START Source text
Exercise until xx:40

Your choice of exercises here (decide what is most interesting to you): https://coderefinery.github.io/testing/test-design/

Write your thoughts and answers below.

Poll (multi-choice):

  • I am done: oo
  • I'm not trying:
  • needed more time:o
  • good exercise: ooo
  • needs improvement:
  1. In design 8, is the idea to use repetitive-test.txt as the well-defined test-input or should we have another file for test definition and then use repetitive-test.txt as the "real world scenario"? And would a reasonable solution include a file such as non-repetitive-test.txt as the correct result?

    • My interpertation is that repititive-test.txt is the sample input. And yeah, including pairs of (input, expected_output) would make sense for this. Run through each pair, run on the input, compare to the output. Some inputs are hand-made to have a known output, some could be long and random and only for regression tests.
  2. I am wondering if design test would also include assuming the user to have the correct behaviors. For example, in Exercise Design 1, it assumes that n is a number, while the user could potentially pass a string to n, like drop all or rm *.
END Source text
START Exercise data
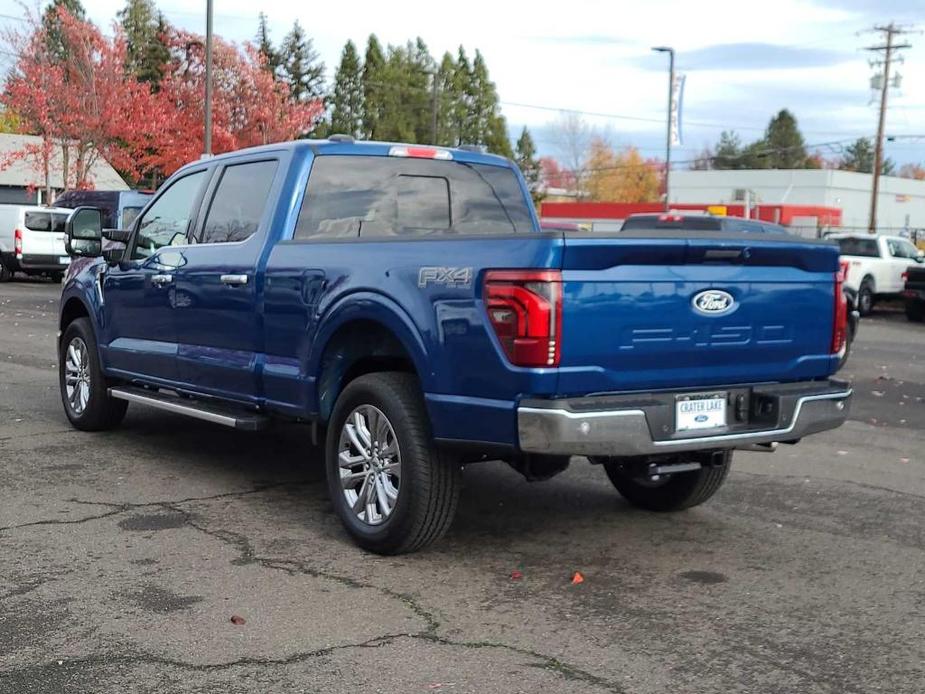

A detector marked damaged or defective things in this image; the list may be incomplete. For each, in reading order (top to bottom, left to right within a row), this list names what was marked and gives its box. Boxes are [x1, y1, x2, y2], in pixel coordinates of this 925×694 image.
END Exercise data
Task instructions
Can you print, word for word, everything in the test-design notes from "2. I am wondering" down to "all or rm *."? You can set the listing aside; it isn't needed.

Reply
2. I am wondering if design test would also include assuming the user to have the correct behaviors. For example, in Exercise Design 1, it assumes that n is a number, while the user could potentially pass a string to n, like drop all or rm *.